Apesar da abundante evidência sobre os defeitos da nossa Constituição, os portugueses nada exigem quanto à sua alteração, principalmente nos casos em que é descaradamente antidemocrática ou que são realmente incongruentes, como sobre os que se referem ao veto presidencial que, como está, não tem qualquer significado e até pode ser prejudicial para quem o usa, como mostrei. Apesar disso, aqueles que queriam que o Presidente tivesse vetado a lei dos casamentos homossexuais continuam a insistir e, às vezes, com os mais estranhos argumentos. No "Diário de Notícias" de 11-8-2010, Miguel Félix António publicou um artigo a tentar demonstrar o grave erro do Presidente da República.
Começa por comparar o que não é comparável: um Primeiro Ministro (com poderes executivos) António Guterres (que não consentiu que, enquanto mandava, se tratasse da lei do aborto) e um Presidente da República (sem poderes executivos) Cavaco Silva que não tinha poderes para alterar a lei e que, se a tivesse vetado, nada conseguiria e ainda forneceria armas contra si.

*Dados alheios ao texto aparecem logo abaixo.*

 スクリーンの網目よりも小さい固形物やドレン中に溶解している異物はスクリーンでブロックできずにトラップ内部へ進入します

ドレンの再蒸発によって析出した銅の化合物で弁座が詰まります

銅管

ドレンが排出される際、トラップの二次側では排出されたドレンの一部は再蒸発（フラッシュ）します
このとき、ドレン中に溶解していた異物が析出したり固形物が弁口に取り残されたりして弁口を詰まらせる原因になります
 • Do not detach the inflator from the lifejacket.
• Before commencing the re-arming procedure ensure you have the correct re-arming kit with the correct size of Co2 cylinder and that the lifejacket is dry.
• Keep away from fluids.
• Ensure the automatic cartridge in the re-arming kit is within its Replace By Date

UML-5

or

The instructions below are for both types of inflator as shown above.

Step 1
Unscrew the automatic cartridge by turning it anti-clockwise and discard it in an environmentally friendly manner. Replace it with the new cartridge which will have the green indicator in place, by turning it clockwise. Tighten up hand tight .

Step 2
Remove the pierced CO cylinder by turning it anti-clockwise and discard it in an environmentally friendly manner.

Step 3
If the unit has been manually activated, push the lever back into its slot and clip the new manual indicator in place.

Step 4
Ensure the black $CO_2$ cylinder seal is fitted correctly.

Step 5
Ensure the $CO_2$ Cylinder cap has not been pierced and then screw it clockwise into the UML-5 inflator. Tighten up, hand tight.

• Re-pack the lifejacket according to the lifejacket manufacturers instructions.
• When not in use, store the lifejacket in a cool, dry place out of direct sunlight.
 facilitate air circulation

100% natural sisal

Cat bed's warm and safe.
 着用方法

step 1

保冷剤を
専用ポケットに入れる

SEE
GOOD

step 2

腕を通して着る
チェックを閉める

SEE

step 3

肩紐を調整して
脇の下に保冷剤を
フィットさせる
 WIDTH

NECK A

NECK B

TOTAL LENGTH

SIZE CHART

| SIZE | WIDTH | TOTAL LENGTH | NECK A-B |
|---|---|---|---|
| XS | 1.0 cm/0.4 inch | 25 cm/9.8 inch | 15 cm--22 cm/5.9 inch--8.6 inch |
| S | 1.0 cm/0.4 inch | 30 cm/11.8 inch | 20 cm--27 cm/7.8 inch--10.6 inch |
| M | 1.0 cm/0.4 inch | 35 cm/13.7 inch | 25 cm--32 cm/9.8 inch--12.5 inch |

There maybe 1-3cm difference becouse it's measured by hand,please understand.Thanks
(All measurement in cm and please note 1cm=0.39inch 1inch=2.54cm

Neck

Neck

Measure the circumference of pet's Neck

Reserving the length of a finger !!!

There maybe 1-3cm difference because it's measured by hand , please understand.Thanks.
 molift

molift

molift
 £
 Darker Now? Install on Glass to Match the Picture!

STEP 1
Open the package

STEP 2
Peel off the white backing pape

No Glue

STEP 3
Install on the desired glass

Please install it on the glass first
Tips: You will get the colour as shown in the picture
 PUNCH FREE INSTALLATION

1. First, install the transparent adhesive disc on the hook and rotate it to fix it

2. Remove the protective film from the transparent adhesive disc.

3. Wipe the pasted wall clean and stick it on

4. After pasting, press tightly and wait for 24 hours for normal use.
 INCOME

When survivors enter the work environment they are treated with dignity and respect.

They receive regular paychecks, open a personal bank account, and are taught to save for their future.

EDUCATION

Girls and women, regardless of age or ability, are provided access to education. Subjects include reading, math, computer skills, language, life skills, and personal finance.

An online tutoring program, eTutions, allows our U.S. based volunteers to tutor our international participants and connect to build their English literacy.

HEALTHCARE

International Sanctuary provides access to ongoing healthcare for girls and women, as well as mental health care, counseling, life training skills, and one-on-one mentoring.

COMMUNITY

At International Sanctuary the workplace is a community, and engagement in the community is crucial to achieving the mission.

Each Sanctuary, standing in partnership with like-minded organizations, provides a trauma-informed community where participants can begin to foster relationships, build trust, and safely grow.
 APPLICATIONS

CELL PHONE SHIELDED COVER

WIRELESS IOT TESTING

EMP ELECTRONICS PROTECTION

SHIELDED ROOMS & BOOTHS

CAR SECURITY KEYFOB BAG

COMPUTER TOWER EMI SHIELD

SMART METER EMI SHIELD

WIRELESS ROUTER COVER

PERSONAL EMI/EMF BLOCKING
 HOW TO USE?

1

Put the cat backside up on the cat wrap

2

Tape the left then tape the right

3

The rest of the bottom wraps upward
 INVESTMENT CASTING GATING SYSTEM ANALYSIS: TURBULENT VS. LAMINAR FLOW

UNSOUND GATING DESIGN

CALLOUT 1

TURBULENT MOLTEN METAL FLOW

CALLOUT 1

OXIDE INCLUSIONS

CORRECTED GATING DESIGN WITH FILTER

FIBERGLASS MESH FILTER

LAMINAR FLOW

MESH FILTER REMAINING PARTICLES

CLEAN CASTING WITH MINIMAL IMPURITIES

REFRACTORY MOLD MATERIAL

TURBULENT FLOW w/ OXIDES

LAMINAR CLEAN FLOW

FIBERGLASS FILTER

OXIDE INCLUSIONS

Depois mostra não perceber que a nossa desgraçada e antidemocrática Constituição (que dá a meia dúzia de pessoas o "direito" de dizerem a 8 milhões de eleitores em quem é que eles têm "licença" de votar e em listas por ordem fixa!) define um veto presidencial que, na realidade não o é. Em vez de exigir, pelo menos, dois terços dos deputados para anularem um voto presidencial (como em qualquer país civilizado e democrático) apenas exige a maioria simples que já aprovou o diploma e que, obviamente, voltaria a aprová-lo.
Em vez de se insurgir contra os deputados que aprovaram uma tal lei, considera que Cavaco Silva foi eleito "com um programa de que não constava o seu assentimento a uma alteração, legislativa do calibre e amplitude que consubstancia a possibilidade de os casamentos poderem ser contraídos por duas pessoas do mesmo sexo, remeteu, num ápice, às malvas, quaisquer compromissos assumidos na matéria com o eleitorado que o elegeu" Espantoso!!! Como se do programa dum Presidente da República constasse a lista das leis que aprovaria e daquelas que vetaria, embora o veto, por força da nossa infeliz Constituição para nada servisse. E como se Cavaco Silva alguma vez tivesse assumido o "compromisso" de vetar (mesmo que inutilmente) a lei dos casamentos homossexuais. E, para complemento, considera "bem mais grave o incumprimento de Cavaco" (???) do que "prometer em campanha eleitoral que não subirá os impostos e chegado ao Governo fazê-lo".
São "raciocínios" deste tipo que realmente me fazem descrer que Portugal seja capaz, alguma vez, de sair deste atoleiro.